Теперь он по-настоящему заинтересовался судьбой своего насельника, которого не на шутку взволновал такой расклад разговора.
Назаров, размазывая обиду по размытым алкоголем и слезой глазам, подробно рассказал о своих связях и злоключениях с Карамбой.
– Постой, постой! А чего же ты на пересмотр своего дела бумагу не подавал, тебя же по ложному обвинению захомутали?..
– Карамба обещал меня амнистировать. Да и по пересмотру могли бы ещё дополнительный срок впаять. Я же, выходит, злоупотребил его доверием. Хищнически присвоил миллионы, которые никогда в руках не держал.
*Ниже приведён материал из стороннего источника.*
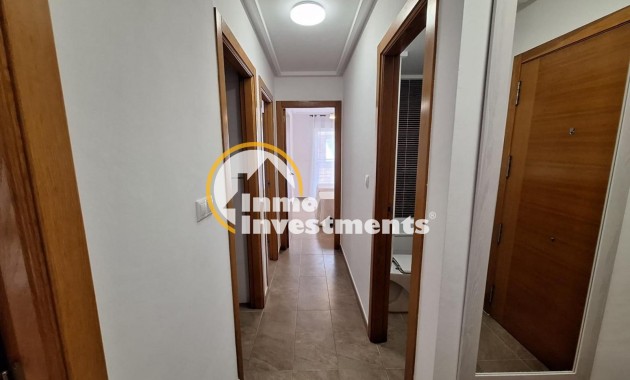 Revente privée - Appartement - Torrevieja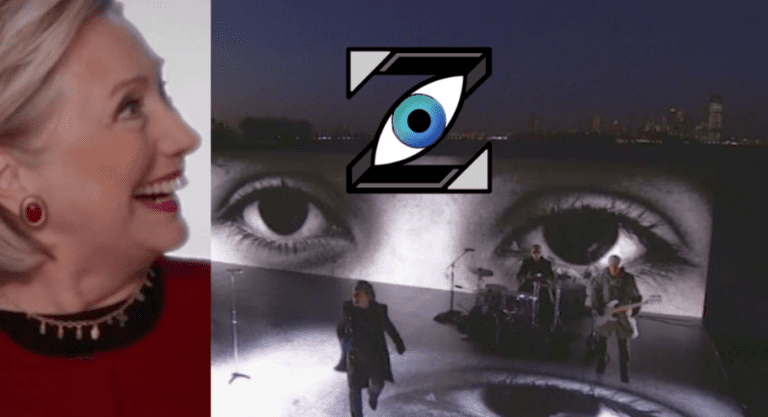 [Zap Télé] SHOW ANTI TRUMP AUX GRAMMY AWARDS (30/01/18)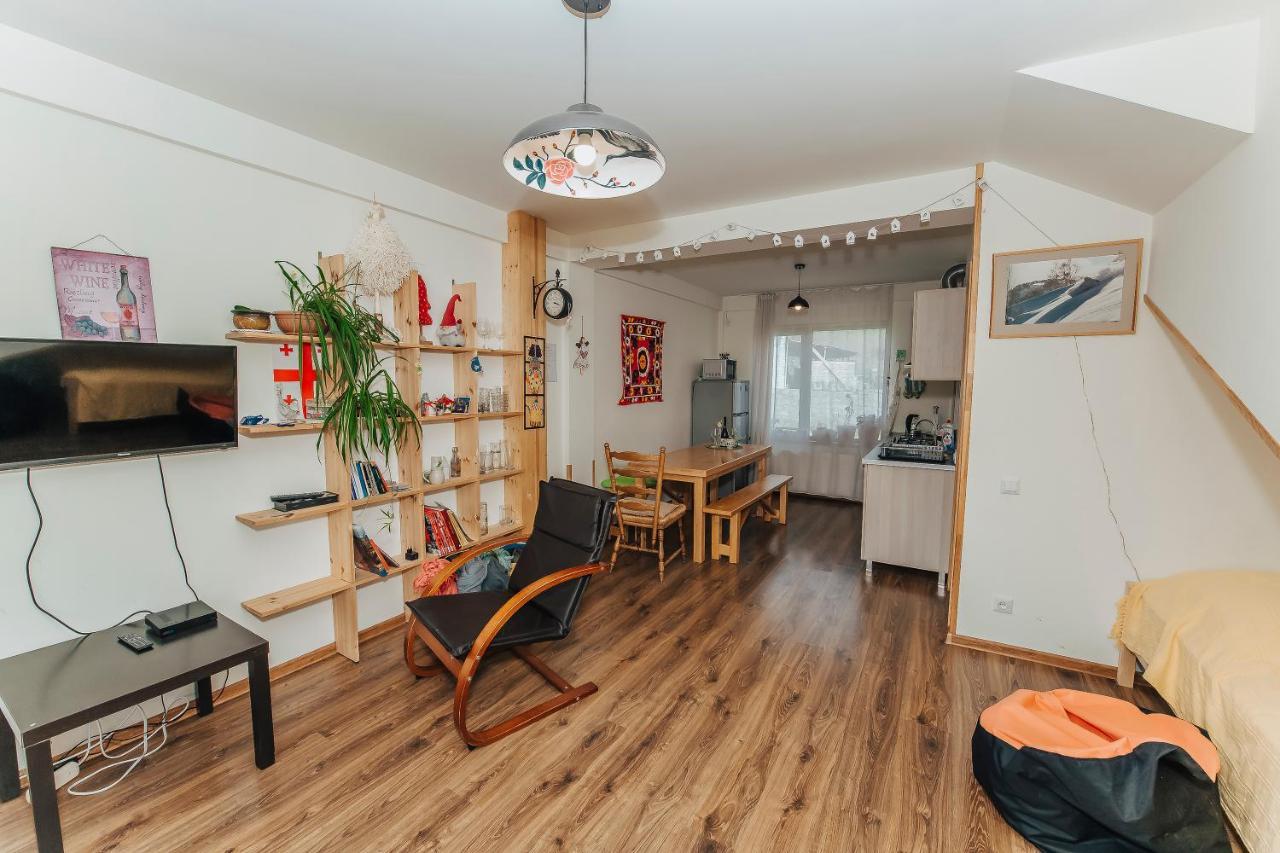 Ski House Bluebird غودوري المظهر الخارجي الصورة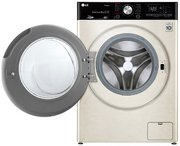 Стиральная машина LG AI DD F4V5VS9B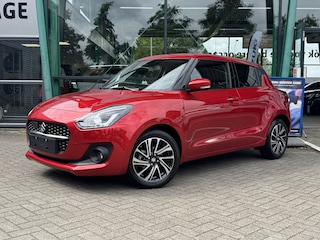 Suzuki Swift 1.2 Style Limited Smart Hybrid CVT Automaat 83pk | Climate Control | achteruitrijcamera | Cruise Control Adaptief |
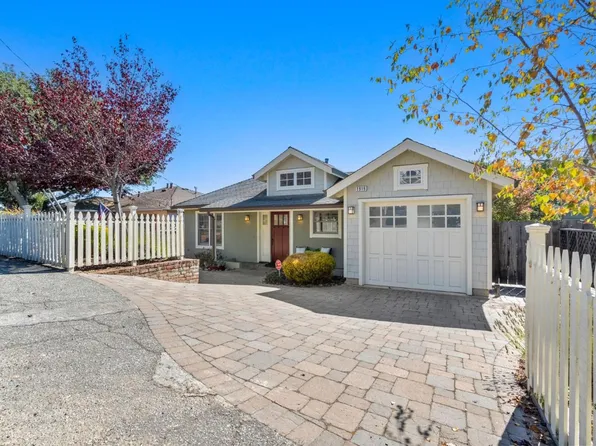 1919 Lyon Ave, Belmont, CA 94002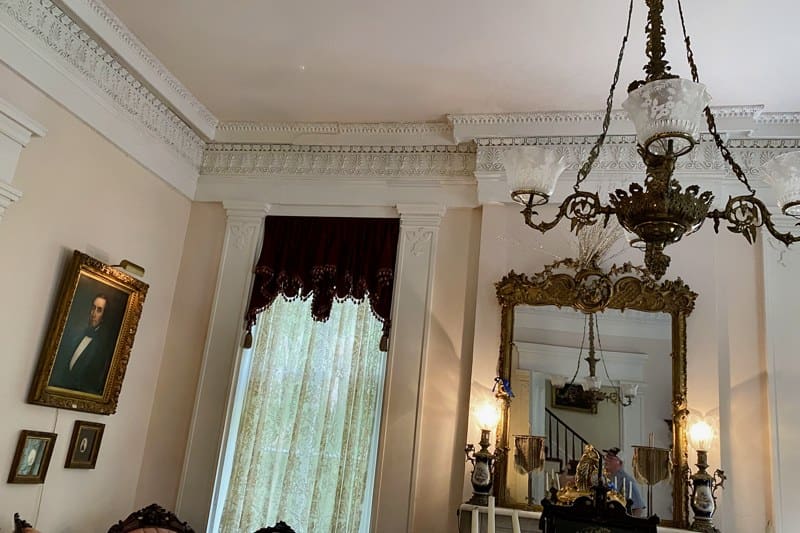 Fascinating sights, history, and stories of Vicksburg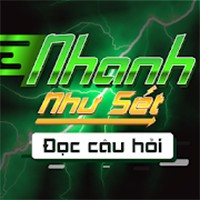 Nhanh Như Sét cho Android 2.4.0 - Game đố vui, đố mẹo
– Ну, выходит всегда хорошо, да вот входит плохо, – ощерился в пьяной усмешке начальник. – Помочь тебе что ли? В областной прокуратуре у меня одна зацепка есть…
– Гражданин начальник, – Назаров впервые так обратился к раздобревшему «хозяину», – ради Бога, если можно!
– У нас всё можно! Ну, откинешься ты от меня, а с кем же я буду бабки делать? – разоткровенничался начальник. – Погоди, погоди! – Наклонился он к Назарову. – Тебе же тогда компенсация полагается! Столько лет по ложному обвинению чалился! Ты же теперь сам миллионщиком будешь! Помогу я тебе, если будешь со мной работать. Слушай сюда внимательно: давай на твоё имя зарегистрируем частное предприятие по услугам населению, вроде как кладбищенские оградки делать, памятники… Моё оборудование и мои заказы те же, что и были, а твоя – работа и организация производства. Если так, то я тебя вытащу.
– Идёт!
Порядком захмелевшему Кириллу теперь было всё равно. А – была-не была! Освобожусь, а там видно будет! Всё равно идти некуда.
– Тогда так, – посмотрел протрезвевшими глазами начальник на Кирилла, – от меня не бегать! Замётано?
– Замётано! Куда мне бежать, когда бежать некуда? Вот он я весь!
– Держи мосол! – протянул широкую ладонь «хозяин». – Завтра поговорим, а теперь давай пить за удачу!